DATASET RECORDS =>

--- BEGIN ---

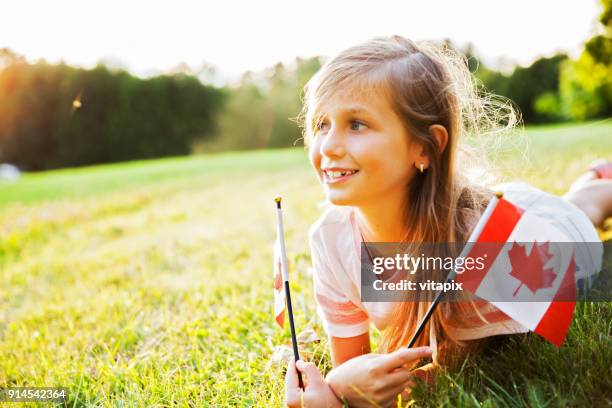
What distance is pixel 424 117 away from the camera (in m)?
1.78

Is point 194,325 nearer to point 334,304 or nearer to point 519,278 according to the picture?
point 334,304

--- END ---
--- BEGIN ---

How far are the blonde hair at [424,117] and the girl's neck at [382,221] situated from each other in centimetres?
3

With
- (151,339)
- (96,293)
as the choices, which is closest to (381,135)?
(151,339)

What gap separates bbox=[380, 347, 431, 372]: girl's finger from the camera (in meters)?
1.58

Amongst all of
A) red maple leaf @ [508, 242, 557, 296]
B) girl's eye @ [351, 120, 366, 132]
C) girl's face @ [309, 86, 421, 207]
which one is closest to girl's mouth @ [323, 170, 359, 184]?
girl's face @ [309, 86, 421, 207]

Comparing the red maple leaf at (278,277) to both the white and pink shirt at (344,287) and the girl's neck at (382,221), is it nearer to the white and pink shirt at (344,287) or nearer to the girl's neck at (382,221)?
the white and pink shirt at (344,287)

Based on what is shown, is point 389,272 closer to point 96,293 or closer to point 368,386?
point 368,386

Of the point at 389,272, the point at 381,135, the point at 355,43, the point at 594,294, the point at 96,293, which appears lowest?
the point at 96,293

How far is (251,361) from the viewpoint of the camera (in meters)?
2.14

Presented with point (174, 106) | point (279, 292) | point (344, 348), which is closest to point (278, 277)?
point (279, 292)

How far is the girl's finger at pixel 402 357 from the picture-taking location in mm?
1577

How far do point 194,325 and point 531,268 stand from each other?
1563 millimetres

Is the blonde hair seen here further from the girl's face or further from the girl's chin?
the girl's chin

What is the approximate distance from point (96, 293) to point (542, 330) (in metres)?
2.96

--- END ---

How many lines in the two blocks above contain the word "blonde"? Give only the number.

2